Taking the journal article to the next level: Taylor & Francis partner with Code Ocean
30th January 2018
Taylor & Francis and Code Ocean announce a new partnership that enables researchers to easily share and run code, making journal articles more robust.
Readers will enjoy new interactivity where the Code Ocean widget is embedded within an article. They can run the code instantly within the page to easily reproduce and replicate data findings, so results can be verified and tested, and knowledge improved.
Authors can share their executable code with their data so that it can be visualized, augmented, and built upon. They will benefit from greater visibility of their code and can collaborate with others, with any open source programming language, plus MATLAB and Stata. Recognizing the use of code across many fields – from engineering to psychology – Taylor & Francis will implement Code Ocean across disciplines.
Leon Heward-Mills, Global Publishing Director at Taylor & Francis, said: “From displaying supplemental material to enabling the execution of code, our authors’ articles will be richer than ever before with this new partnership with Code Ocean. We recognize code as an important research output and encourage citations to the unique DOIs to increase attribution and enable researchers to get the credit they deserve.”

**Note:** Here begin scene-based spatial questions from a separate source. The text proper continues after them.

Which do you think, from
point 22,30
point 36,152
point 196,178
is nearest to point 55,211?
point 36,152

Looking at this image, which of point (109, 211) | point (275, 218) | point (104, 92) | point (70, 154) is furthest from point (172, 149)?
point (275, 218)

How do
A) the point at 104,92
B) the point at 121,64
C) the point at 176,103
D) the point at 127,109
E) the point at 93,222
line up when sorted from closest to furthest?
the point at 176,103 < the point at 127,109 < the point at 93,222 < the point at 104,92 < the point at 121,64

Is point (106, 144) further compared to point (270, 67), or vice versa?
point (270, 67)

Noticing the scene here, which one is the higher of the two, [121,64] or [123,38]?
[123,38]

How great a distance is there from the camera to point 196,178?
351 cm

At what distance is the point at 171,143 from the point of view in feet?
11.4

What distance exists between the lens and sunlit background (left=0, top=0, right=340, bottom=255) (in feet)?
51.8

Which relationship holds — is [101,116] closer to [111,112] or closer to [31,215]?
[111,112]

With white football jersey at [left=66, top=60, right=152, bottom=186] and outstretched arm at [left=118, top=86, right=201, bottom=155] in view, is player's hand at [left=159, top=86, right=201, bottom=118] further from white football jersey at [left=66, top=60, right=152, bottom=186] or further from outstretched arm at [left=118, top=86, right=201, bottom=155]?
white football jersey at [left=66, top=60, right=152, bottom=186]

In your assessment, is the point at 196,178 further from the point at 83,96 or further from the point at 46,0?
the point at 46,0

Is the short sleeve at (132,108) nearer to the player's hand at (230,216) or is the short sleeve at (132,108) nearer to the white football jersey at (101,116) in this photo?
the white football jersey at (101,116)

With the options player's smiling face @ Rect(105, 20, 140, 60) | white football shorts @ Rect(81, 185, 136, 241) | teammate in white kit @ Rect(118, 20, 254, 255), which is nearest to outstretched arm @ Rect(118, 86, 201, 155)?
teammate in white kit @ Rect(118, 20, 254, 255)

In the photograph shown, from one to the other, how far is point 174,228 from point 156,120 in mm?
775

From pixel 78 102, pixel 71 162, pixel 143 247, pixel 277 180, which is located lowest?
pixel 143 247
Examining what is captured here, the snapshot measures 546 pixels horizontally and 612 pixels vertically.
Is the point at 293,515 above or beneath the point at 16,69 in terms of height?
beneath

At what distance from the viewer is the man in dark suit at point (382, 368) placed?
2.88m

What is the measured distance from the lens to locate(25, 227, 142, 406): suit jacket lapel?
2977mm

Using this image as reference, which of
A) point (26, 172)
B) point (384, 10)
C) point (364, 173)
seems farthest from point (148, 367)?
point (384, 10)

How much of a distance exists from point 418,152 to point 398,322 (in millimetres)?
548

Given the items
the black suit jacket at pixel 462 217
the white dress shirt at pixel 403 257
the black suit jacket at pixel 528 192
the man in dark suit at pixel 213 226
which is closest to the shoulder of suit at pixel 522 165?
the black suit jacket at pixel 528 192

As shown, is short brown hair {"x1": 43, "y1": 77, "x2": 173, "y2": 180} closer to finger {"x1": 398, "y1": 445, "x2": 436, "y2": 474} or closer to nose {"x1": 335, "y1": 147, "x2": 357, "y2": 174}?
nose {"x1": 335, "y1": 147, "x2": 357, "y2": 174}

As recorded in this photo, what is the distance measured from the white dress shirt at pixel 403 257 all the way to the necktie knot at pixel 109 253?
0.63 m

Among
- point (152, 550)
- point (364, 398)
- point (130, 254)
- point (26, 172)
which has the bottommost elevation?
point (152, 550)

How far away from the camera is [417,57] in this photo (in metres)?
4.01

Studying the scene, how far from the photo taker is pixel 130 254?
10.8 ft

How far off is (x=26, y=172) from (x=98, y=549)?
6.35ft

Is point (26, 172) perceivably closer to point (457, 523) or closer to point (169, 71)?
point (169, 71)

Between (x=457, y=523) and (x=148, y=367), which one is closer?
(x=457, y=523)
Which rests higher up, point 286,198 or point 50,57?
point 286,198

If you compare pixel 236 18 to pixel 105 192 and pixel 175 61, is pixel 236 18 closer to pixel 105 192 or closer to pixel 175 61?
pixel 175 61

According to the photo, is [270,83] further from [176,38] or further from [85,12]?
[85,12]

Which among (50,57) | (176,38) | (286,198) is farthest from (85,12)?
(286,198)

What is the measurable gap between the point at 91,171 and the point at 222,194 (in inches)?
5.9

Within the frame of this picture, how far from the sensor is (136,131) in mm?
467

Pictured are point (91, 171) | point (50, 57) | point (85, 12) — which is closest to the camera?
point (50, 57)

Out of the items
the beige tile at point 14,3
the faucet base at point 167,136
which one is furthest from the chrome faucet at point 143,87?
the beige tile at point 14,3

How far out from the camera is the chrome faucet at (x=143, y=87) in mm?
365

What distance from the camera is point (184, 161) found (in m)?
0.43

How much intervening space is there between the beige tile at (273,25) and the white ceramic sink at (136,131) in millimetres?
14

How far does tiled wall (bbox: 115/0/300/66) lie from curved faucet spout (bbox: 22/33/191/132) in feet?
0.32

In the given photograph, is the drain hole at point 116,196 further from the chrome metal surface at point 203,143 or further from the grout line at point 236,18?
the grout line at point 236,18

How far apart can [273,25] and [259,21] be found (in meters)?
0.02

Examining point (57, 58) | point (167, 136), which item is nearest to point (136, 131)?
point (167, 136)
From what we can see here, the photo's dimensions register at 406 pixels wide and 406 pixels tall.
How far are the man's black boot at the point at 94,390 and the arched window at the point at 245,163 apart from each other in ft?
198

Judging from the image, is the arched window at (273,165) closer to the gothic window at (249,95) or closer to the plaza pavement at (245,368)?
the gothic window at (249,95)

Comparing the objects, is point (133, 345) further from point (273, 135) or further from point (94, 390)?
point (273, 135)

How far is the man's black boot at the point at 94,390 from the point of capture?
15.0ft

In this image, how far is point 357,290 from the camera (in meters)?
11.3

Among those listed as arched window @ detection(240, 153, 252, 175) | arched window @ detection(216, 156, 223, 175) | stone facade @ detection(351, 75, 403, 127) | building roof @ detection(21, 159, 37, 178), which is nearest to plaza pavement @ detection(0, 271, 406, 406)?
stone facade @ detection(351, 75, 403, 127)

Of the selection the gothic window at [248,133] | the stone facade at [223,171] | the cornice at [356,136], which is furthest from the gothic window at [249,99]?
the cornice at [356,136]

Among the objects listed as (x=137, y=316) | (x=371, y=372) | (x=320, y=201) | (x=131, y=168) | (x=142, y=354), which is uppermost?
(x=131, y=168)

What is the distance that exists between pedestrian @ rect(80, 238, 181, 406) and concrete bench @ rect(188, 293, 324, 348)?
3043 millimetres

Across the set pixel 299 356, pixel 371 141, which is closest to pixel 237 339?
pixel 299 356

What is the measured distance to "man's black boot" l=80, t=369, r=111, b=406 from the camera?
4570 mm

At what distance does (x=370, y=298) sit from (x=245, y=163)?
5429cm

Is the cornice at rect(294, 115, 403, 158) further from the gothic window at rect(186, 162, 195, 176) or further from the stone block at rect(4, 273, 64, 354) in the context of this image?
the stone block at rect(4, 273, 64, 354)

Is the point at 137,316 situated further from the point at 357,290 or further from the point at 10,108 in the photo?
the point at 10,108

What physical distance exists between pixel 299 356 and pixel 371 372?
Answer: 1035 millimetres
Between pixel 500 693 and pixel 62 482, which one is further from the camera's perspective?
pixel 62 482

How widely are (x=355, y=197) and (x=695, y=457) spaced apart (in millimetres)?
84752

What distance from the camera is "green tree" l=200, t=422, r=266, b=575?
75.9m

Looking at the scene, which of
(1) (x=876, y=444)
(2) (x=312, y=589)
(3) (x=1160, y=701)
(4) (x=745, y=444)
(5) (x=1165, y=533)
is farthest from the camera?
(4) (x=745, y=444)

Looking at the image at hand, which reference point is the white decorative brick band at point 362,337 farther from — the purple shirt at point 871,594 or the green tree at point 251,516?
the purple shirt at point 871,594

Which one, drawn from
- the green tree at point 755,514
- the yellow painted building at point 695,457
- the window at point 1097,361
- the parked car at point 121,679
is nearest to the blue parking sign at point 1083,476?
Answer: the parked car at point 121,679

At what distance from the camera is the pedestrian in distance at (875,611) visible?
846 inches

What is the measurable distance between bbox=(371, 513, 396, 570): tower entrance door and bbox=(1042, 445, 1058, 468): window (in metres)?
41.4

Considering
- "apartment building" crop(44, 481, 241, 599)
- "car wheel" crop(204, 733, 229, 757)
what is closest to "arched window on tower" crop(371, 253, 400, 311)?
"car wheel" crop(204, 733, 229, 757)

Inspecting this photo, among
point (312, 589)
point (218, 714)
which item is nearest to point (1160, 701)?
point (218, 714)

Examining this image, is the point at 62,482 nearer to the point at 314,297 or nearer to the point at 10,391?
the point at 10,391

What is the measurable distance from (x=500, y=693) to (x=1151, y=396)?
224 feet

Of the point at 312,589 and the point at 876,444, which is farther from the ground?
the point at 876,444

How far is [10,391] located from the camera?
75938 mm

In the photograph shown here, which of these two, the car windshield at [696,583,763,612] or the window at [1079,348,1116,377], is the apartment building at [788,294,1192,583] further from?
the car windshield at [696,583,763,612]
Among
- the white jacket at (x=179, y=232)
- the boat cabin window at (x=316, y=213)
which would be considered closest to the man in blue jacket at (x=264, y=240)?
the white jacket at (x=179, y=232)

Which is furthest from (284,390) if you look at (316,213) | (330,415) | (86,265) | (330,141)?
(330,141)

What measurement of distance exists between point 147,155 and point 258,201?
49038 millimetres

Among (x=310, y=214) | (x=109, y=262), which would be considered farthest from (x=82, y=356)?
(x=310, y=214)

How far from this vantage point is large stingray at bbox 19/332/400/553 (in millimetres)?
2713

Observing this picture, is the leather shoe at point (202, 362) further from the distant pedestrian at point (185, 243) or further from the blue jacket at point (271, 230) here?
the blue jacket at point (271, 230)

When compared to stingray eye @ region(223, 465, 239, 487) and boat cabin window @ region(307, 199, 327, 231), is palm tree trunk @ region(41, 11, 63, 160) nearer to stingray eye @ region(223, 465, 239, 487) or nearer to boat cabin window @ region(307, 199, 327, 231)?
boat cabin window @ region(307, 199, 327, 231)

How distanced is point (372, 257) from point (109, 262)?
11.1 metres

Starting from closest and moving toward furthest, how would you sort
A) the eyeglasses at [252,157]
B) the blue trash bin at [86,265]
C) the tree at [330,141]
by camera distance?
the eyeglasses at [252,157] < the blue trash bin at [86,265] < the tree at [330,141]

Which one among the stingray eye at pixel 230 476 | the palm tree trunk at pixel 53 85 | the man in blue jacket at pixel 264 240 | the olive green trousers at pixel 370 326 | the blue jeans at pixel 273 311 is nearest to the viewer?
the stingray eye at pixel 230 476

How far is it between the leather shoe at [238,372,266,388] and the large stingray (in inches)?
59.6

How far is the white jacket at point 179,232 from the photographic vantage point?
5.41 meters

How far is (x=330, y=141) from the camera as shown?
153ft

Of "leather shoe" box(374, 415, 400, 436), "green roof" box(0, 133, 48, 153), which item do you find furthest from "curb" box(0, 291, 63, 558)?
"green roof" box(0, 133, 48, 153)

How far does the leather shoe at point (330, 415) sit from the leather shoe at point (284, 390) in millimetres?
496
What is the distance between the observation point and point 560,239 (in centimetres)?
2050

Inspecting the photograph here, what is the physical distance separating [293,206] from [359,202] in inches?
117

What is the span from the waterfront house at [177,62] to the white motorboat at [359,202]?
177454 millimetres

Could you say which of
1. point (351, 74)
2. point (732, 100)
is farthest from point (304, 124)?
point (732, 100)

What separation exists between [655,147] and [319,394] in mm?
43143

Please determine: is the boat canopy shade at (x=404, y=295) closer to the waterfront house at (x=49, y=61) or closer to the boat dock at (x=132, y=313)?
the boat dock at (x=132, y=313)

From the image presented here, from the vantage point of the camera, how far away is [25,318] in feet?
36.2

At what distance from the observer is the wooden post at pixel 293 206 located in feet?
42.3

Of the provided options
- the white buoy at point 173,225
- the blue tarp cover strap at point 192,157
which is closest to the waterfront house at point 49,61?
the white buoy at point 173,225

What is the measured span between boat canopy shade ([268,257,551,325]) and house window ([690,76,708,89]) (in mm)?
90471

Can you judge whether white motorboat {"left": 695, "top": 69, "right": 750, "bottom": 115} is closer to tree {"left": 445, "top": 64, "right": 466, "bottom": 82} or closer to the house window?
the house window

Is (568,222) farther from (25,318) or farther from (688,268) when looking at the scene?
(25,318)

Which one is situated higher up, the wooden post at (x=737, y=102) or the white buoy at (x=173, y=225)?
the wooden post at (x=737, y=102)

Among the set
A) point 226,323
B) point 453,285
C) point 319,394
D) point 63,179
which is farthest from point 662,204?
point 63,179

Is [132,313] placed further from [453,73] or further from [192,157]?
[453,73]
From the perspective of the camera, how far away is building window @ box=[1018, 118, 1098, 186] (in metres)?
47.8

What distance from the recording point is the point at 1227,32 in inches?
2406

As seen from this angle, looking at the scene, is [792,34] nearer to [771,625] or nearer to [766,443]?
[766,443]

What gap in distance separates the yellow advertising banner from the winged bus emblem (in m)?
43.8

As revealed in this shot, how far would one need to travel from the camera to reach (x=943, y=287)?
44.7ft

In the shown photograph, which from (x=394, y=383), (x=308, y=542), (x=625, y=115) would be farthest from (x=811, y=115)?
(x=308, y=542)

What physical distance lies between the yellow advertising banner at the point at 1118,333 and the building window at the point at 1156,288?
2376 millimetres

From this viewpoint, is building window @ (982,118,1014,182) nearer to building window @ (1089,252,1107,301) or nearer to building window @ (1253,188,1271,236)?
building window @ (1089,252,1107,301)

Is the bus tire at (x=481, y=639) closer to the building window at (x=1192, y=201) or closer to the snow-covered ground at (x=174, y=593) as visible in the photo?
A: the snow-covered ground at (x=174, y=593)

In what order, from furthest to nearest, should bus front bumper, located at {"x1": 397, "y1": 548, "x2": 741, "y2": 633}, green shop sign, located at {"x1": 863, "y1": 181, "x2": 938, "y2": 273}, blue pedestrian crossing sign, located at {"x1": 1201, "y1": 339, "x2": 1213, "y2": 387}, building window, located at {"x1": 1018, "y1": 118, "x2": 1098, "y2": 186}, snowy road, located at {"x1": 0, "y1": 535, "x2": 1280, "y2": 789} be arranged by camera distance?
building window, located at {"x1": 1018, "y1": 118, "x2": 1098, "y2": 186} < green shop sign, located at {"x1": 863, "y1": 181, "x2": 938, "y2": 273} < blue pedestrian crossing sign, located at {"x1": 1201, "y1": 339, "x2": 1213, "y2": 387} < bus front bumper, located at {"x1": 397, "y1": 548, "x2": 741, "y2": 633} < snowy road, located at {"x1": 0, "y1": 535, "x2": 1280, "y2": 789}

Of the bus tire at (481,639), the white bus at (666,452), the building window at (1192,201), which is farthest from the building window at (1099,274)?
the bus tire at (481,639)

Simon Adar, CEO of Code Ocean, said: “Taylor & Francis’ readers will have immediate access to executable code, statistical analysis, and algorithms without having to install anything on their local computer, saving valuable time as they advance their own work.”
Authors retain their copyright for code and can authorize use with any open source license they choose. Code Ocean assigns a Digital Object Identifier (DOI) to the code when it is deposited to the platform and can be associated with the article at any stage of publication. Taylor & Francis will incorporate Code Ocean into its publishing workflow starting with a selection of journals in early 2018, with the goal to roll it out across journals that are rich in code and data.